◆ **WORK TO COMPLETE**
Output every line of the data below as a JSON list of strings, one string per line, skipping blank lines. Leave the pictures out.

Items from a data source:
============================================================
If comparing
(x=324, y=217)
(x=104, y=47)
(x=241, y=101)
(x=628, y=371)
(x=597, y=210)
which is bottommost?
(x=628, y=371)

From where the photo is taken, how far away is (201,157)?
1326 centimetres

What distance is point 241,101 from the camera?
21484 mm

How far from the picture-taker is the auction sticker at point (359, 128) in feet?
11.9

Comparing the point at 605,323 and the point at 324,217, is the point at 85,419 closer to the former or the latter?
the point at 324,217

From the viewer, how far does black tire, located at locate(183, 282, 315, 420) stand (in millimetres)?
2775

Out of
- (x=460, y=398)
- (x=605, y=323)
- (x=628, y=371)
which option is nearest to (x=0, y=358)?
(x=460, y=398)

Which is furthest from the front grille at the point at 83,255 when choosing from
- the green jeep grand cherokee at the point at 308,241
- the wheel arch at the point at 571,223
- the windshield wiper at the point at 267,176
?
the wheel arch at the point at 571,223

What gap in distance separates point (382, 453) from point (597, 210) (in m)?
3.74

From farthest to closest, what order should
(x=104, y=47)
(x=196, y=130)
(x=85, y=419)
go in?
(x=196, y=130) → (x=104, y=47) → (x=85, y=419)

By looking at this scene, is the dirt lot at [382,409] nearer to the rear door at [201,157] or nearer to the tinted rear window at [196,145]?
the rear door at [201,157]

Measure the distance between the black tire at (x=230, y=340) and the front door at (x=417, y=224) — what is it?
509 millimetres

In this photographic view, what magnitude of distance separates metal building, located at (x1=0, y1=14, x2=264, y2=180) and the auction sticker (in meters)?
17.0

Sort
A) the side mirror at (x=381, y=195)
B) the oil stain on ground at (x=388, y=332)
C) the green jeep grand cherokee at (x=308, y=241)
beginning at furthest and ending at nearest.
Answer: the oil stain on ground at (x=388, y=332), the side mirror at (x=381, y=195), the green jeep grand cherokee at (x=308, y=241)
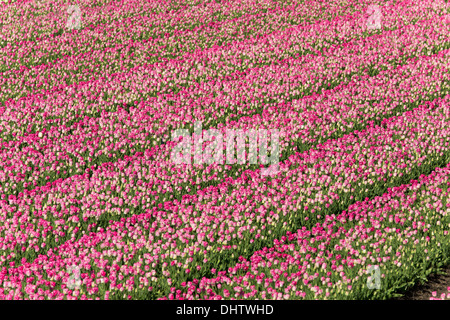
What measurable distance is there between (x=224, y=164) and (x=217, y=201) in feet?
4.11

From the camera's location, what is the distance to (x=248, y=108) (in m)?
11.8

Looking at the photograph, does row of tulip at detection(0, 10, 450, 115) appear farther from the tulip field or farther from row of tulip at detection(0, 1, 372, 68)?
row of tulip at detection(0, 1, 372, 68)

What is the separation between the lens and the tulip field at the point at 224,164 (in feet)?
21.4

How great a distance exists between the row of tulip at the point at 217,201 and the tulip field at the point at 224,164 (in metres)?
0.03

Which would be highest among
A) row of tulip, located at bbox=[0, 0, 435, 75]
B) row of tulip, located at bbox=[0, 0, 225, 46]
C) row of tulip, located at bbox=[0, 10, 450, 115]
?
row of tulip, located at bbox=[0, 0, 225, 46]

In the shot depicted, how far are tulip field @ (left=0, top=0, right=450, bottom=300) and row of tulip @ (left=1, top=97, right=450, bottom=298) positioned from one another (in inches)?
1.3

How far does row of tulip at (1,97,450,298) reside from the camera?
22.9 feet

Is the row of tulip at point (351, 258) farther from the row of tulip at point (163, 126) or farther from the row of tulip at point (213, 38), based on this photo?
the row of tulip at point (213, 38)

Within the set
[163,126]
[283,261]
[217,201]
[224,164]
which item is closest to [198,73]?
[163,126]

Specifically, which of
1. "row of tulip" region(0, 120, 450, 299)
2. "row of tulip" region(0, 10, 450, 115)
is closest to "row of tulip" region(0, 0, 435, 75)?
"row of tulip" region(0, 10, 450, 115)

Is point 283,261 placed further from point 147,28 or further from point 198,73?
point 147,28
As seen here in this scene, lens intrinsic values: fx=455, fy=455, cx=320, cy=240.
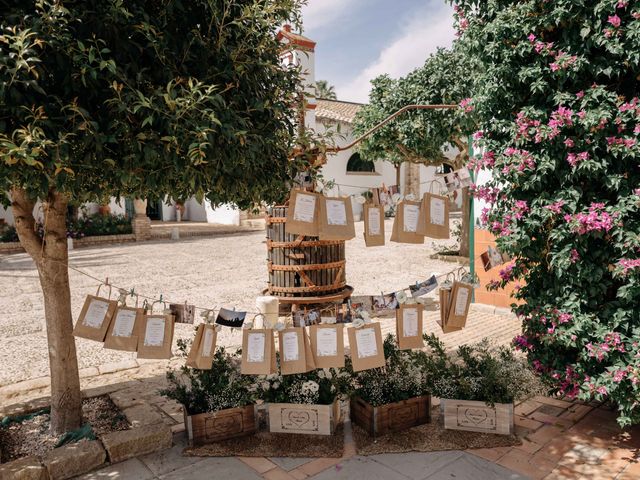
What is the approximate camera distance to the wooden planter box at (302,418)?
3.96m

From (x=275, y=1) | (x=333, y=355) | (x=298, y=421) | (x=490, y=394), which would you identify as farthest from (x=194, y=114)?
(x=490, y=394)

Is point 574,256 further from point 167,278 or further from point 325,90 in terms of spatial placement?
point 325,90

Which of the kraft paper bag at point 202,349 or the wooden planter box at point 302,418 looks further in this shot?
the wooden planter box at point 302,418

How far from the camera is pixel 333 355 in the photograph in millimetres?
3812

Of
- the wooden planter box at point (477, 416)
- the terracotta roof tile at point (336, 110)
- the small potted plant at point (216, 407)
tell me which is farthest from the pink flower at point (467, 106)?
the terracotta roof tile at point (336, 110)

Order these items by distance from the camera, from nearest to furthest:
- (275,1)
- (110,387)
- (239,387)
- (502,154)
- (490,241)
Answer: (275,1) < (502,154) < (239,387) < (110,387) < (490,241)

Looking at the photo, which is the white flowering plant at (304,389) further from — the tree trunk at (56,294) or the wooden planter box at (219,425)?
the tree trunk at (56,294)

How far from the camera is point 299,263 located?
7457 mm

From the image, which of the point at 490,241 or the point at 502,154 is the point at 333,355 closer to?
the point at 502,154

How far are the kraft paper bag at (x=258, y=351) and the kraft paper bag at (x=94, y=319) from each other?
1112 millimetres

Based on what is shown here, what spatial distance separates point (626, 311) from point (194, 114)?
11.3 ft

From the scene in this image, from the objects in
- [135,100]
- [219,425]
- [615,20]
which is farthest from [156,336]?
[615,20]

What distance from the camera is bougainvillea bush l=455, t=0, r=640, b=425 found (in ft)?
10.9

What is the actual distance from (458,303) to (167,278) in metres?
8.96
============================================================
◆ **EXPECTED OUTPUT**
[
  "If comparing",
  "(x=324, y=217)",
  "(x=104, y=47)",
  "(x=241, y=101)",
  "(x=628, y=371)",
  "(x=597, y=210)",
  "which is bottommost?",
  "(x=628, y=371)",
  "From where the photo is taken, how far away is (201,157)?",
  "1326 centimetres",
  "What distance is point 241,101 from the camera?",
  "21484 mm",
  "How far from the picture-taker is the auction sticker at point (359, 128) in feet?",
  "11.9",
  "Comparing the point at 605,323 and the point at 324,217, is the point at 85,419 closer to the former or the latter?",
  "the point at 324,217",
  "From the viewer, how far does black tire, located at locate(183, 282, 315, 420) stand (in millimetres)?",
  "2775",
  "Out of",
  "- (x=460, y=398)",
  "- (x=605, y=323)",
  "- (x=628, y=371)",
  "which option is nearest to (x=0, y=358)?",
  "(x=460, y=398)",
  "Which is furthest from the front grille at the point at 83,255 when choosing from",
  "- the green jeep grand cherokee at the point at 308,241",
  "- the wheel arch at the point at 571,223",
  "- the windshield wiper at the point at 267,176",
  "?",
  "the wheel arch at the point at 571,223",
  "What gap in distance separates point (382, 453) from point (597, 210) (in m)?",
  "3.74",
  "From farthest to closest, what order should",
  "(x=104, y=47)",
  "(x=196, y=130)",
  "(x=85, y=419)",
  "go in?",
  "(x=196, y=130) → (x=104, y=47) → (x=85, y=419)",
  "By looking at this scene, is the dirt lot at [382,409] nearer to the rear door at [201,157] or nearer to the tinted rear window at [196,145]?",
  "the rear door at [201,157]",
  "Measure the distance between the black tire at (x=230, y=340) and the front door at (x=417, y=224) — what is it?",
  "509 millimetres",
  "In this photographic view, what magnitude of distance separates metal building, located at (x1=0, y1=14, x2=264, y2=180) and the auction sticker (in meters)?",
  "17.0",
  "Sort",
  "A) the side mirror at (x=381, y=195)",
  "B) the oil stain on ground at (x=388, y=332)",
  "C) the green jeep grand cherokee at (x=308, y=241)",
  "beginning at furthest and ending at nearest.",
  "Answer: the oil stain on ground at (x=388, y=332), the side mirror at (x=381, y=195), the green jeep grand cherokee at (x=308, y=241)",
  "What measurable distance is there between (x=224, y=164) and (x=217, y=201) in feet?",
  "4.11",
  "From the camera's location, what is the distance to (x=248, y=108) (in m)?",
  "11.8",
  "Looking at the photograph, does row of tulip at detection(0, 10, 450, 115) appear farther from the tulip field or farther from row of tulip at detection(0, 1, 372, 68)?",
  "row of tulip at detection(0, 1, 372, 68)",
  "What is the separation between the lens and the tulip field at the point at 224,164 (in feet)?",
  "21.4",
  "How great a distance exists between the row of tulip at the point at 217,201 and the tulip field at the point at 224,164 (in metres)?",
  "0.03",
  "Which would be highest among",
  "A) row of tulip, located at bbox=[0, 0, 435, 75]",
  "B) row of tulip, located at bbox=[0, 0, 225, 46]",
  "C) row of tulip, located at bbox=[0, 10, 450, 115]",
  "?",
  "row of tulip, located at bbox=[0, 0, 225, 46]",
  "In the shot depicted, how far are tulip field @ (left=0, top=0, right=450, bottom=300) and row of tulip @ (left=1, top=97, right=450, bottom=298) positioned from one another (in inches)?",
  "1.3",
  "How far does row of tulip at (1,97,450,298) reside from the camera?",
  "22.9 feet",
  "Is the row of tulip at point (351, 258) farther from the row of tulip at point (163, 126) or farther from the row of tulip at point (213, 38), based on this photo?",
  "the row of tulip at point (213, 38)",
  "Within the set",
  "[163,126]",
  "[283,261]",
  "[217,201]",
  "[224,164]",
  "which item is closest to [198,73]?",
  "[163,126]",
  "Specifically, which of",
  "1. \"row of tulip\" region(0, 120, 450, 299)",
  "2. \"row of tulip\" region(0, 10, 450, 115)",
  "is closest to \"row of tulip\" region(0, 0, 435, 75)?",
  "\"row of tulip\" region(0, 10, 450, 115)",
  "Is point 283,261 placed further from point 147,28 or further from point 198,73?",
  "point 147,28",
  "As seen here in this scene, lens intrinsic values: fx=455, fy=455, cx=320, cy=240.",
  "What is the approximate camera distance to the wooden planter box at (302,418)?",
  "3.96m",
  "From (x=275, y=1) | (x=333, y=355) | (x=298, y=421) | (x=490, y=394), which would you identify as farthest from (x=194, y=114)?",
  "(x=490, y=394)",
  "Is point 574,256 further from point 167,278 or further from point 325,90 in terms of spatial placement?",
  "point 325,90",
  "Which of the kraft paper bag at point 202,349 or the wooden planter box at point 302,418 looks further in this shot?",
  "the wooden planter box at point 302,418",
  "How far from the camera is pixel 333 355 in the photograph in millimetres?",
  "3812",
  "Of",
  "- the wooden planter box at point (477, 416)",
  "- the terracotta roof tile at point (336, 110)",
  "- the small potted plant at point (216, 407)",
  "tell me which is farthest from the pink flower at point (467, 106)?",
  "the terracotta roof tile at point (336, 110)",
  "Order these items by distance from the camera, from nearest to furthest:",
  "- (275,1)",
  "- (110,387)",
  "- (239,387)",
  "- (502,154)",
  "- (490,241)",
  "Answer: (275,1) < (502,154) < (239,387) < (110,387) < (490,241)",
  "Looking at the photo, which is the white flowering plant at (304,389) further from — the tree trunk at (56,294) or the wooden planter box at (219,425)?",
  "the tree trunk at (56,294)",
  "How far from the camera is point 299,263 located?",
  "7457 mm",
  "From the image, which of the point at 490,241 or the point at 502,154 is the point at 333,355 closer to?",
  "the point at 502,154",
  "How far are the kraft paper bag at (x=258, y=351) and the kraft paper bag at (x=94, y=319) from each other?",
  "1112 millimetres",
  "Based on what is shown here, what spatial distance separates point (626, 311) from point (194, 114)?",
  "11.3 ft",
  "From the scene in this image, from the objects in",
  "- [135,100]",
  "- [219,425]",
  "- [615,20]",
  "which is farthest from [156,336]?",
  "[615,20]",
  "What distance from the camera is bougainvillea bush l=455, t=0, r=640, b=425 found (in ft)?",
  "10.9",
  "What is the actual distance from (458,303) to (167,278) in metres?",
  "8.96"
]